Whilst acknowledging that the nature of work is changing, modern capitalism has just chosen to ignore workers and is concerned with extracting as much money as it can for investors – rentierism rules now because the legal position of investors is enshrined rather too unquestioningly into law.
You need more than the exhortation of revolution to deal with stuff like this. Marx was right that revolution was needed but wrong about where and how it occurred. It did not occur in the work force or on the Left.
The real revolution has been in markets and the Right of the political spectrum in the super-heating and misallocation of finance and increased rule breaking and destructive anarchy from the political Right who are being used as a tool to cement wealth and wealth extraction into our societies.
What we need is a counter revolution now and as the promises and lies of Neo-liberalism seem to be unwinding the time is ripe – but it is a revolution in THINKING that we so sorely need.
Marx used an earlier 19th century concept about labour being the only source of value. It has not survived well except for the dedicated Marxists.
But he did predict that capital would be increasingly concentrated in fewer hands. He also said the people would be increasingly worse off. Social democracy in the 20th century prevented that-though it doesn’t seem so at the moment.
When we read that a bus load of people own as much as half the population, it seems he got that one right.
I think, if I recall correctly, that by the time of the revolution, there would be few people to overthrow and their ownership would just be transferred. We have a sizeable minority who wish to distance themselves from the idea of the Proletariat and identify with the ruling class and so support the existing power structure even when it works against their own interest. So we do need a revolution in thinking.

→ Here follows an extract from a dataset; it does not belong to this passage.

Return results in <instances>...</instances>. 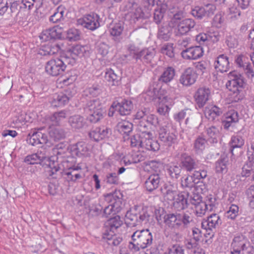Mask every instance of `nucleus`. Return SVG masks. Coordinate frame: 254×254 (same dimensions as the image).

Thanks to all the above. I think it was Hudson – doubtless among others – who noted that Marx later came to believe / realize that revolution in a Capitalist society was impractical, as too few educated workers to direct it while richer nations block revolution in poorer ones (hooray for the calming influence of the IMF !) Hudson’s focus on rents fits well with vol.3 of Das Kapital. His emphasis on debt forgiveness and Jubilees has other sources.
I share the mistrust noted by Ian Stevenson of some of the groups promoting Hudson, but I find the same blindness to the state of things in Russia among some of the more extreme socialists in France, obviously nothing to do with Hudson.
For anyone not wishing to support Amazon’s apparently exploitative business model, one can get copies of Richard’s book from Abebooks, a site hosting second hand booksellers at less than that advertised by Amazon, including P&P
Abebooks is owned by Amazon, I think
Which is a shame, as I like it….
I find Biblio.com quite a useful site for buying books. As for Amazon, I took part in the Free Software Foundation’s boycott of the company. It ended in 2002 but I have never got round to using them again.
All books are available at http://www.hive.co.uk
Reduced prices and they give a percentage to your local bookshop.